» What you will do:
(1) List the basic abstractions and concepts in `droidlet` that the droidlet tutorial names.
(2) In the droidlet tutorial, what part of the locobot can the Habitat simulator not simulate?
(3) Write the next part of the droidlet tutorial, picking up after its final line.

┌─ Extract to read

Because we don't have a locobot and don't want to spend that kind of money to do the droidlet tutorial, we use a photorealistic simulator that simulates locobot. This simulator is called [Habitat](https://aihabitat.org/). This simulator can simulate everything about the locobot except it's arm. So as an approximation, we are going to pretend that there is no arm.

## Prerequisites


1. Make sure that you have [**droidlet installed**](https://github.com/facebookresearch/fairo#getting-started)
2. For this tutorial, we require a Linux machine with a CUDA-enabled GPU
3. We are going to use a photorealistic robot simulator called Habitat for this tutorial. For easy installation and launching of the simulator, [install Docker](https://docs.docker.com/get-docker/) on your computer.
4. From the root directory of the droidlet repository, run the command `tools/data_scripts/try_download.sh locobot`. This downloads the relevant model artifacts for the various neural network models used by `droidlet`

Lastly, make sure that you cover the basic tutorial [How to build a Simple Agent](https://github.com/facebookresearch/fairo/blob/main/tutorials/how_to_build_a_simple_agent.ipynb).

It introduces you to the basic set of abstractions and concepts in `droidlet`: Memory, Perception, Controller and Tasks.

## Start the Habitat simulator in the background

The one last step we need to do before we start our tutorial is to start the Habitat simulator and have it available for our agent to talk to.

Open a separate Terminal, and Follow steps 1 and 2 at this [link](https://github.com/facebookresearch/fairo/tree/main/locobot#getting-started) to start a Habitat server.
If everything goes well, you should see a message `Server is started...` on the Terminal.

Once you see that message, come back here.

## Implementing the agent: 4 components

As a reminder from the basic tutorial, these are the steps involved in creating an agent:

![demo.gif](attachment:demo.gif)

Then, the agent roughly runs the following event loop:

> **while** True **do**
>> run [perceptual modules](https://facebookresearch.github.io/fairo/perception.html), update [memory](https://facebookresearch.github.io/fairo/memory.html)
>>
>> step [controller](https://facebookresearch.github.io/fairo/controller.html)
>>
>> step highest priority [task](https://facebookresearch.github.io/fairo/tasks.html)

└─
┌─ Data shown

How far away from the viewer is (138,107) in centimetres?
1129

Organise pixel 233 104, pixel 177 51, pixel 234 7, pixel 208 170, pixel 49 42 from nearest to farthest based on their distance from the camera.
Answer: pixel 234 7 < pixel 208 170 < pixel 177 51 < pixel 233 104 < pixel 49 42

└─

» Answers provided:
(1) Memory, Perception, Controller, Tasks

(2) Its arm.

(3)
We divide this tutorial into 6 steps.

- Step 1: Display it's RGB and Depth sensors, move the robot manually
- Step 2: Put an object detection perception pipeline for the robot that detects objects and stores their properties and location into the agent's memory
- Step 3: Use a pre-built dialog parser that parses natural language text into a canonical intermediate representation (IR)
- Step 4: Create a small controller that converts the IR from step 3 into tasks for the robot
- Step 5: Tie all these together, display the robot sensors into a dashboard interface and test some commands

## Step 1: Display the sensors, move the robot

To display sensors, we shall use a small dashboard interface that we built as part of droidlet.
It has a few sensor display panes, some text boxes and some debugging panes that can see the internal state of the robot, including it's memory.

In [1]:
import dldashboard
dldashboard.start()
from dlevent import sio as dash

**Open dashboard in a separate browser window at [http://localhost:8000](http://localhost:8000) and have it available side by side with the Jupyter Notebook as you execute the notebook code.**

When we change the state of the robot, we will observe it in this dashboard.
We can send data to this dashboard using `dash.emit` calls, as you will see below. The dashboard is bi-directional. We can get inputs from the dashboard via `@dash.on` functions that we register on specific events. Getting inputs from the dashboard is out of scope of this tutorial.

Let us first begin by creating a `LocoBotMover` object that gets a raw handle to the robot interface.

In [2]:
from locobot.agent.locobot_mover import LoCoBotMover

In [3]:
locobot = LoCoBotMover(ip="172.17.0.2", backend="habitat")

This `mover` object now gives you a raw low-level interface to the robot.
It is located [here](https://github.com/facebookresearch/fairo/blob/main/locobot/agent/locobot_mover.py#L28) with inline docstrings.

It has functions such as `move_relative`, `move_absolute`, `turn` to move the robot, `get_base_pos` to get the robot position in world co-ordinates, `get_rgb_depth` to get the RGB-D images and a few more functions related to controlling the arm (which we shall ignore) such as `point_at`, `grab_nearby_object`, `drop` and more.

**Display camera images**

We can display the current RGB images to the dashboard with the following snippet:

In [4]:
rgbdepth = locobot.get_rgb_depth()
rgb, depth = rgbdepth.to_struct().values() # convert to a simple json-ish object

dash.emit("rgb", rgb)
dash.emit("depth", depth)
# dash.emit("sensor_payload", {"image": rgbdepth.to_struct()})

Let us make this a function for future reference

In [5]:
def display_rgbd():
    rgb, depth = locobot.get_rgb_depth().to_struct().values()
    dash.emit("rgb", rgb)
    dash.emit("depth", depth)

Now, see the dashboard above. There should be two movable and resizeable panes that display the RGB and Depth images from the robot's camera.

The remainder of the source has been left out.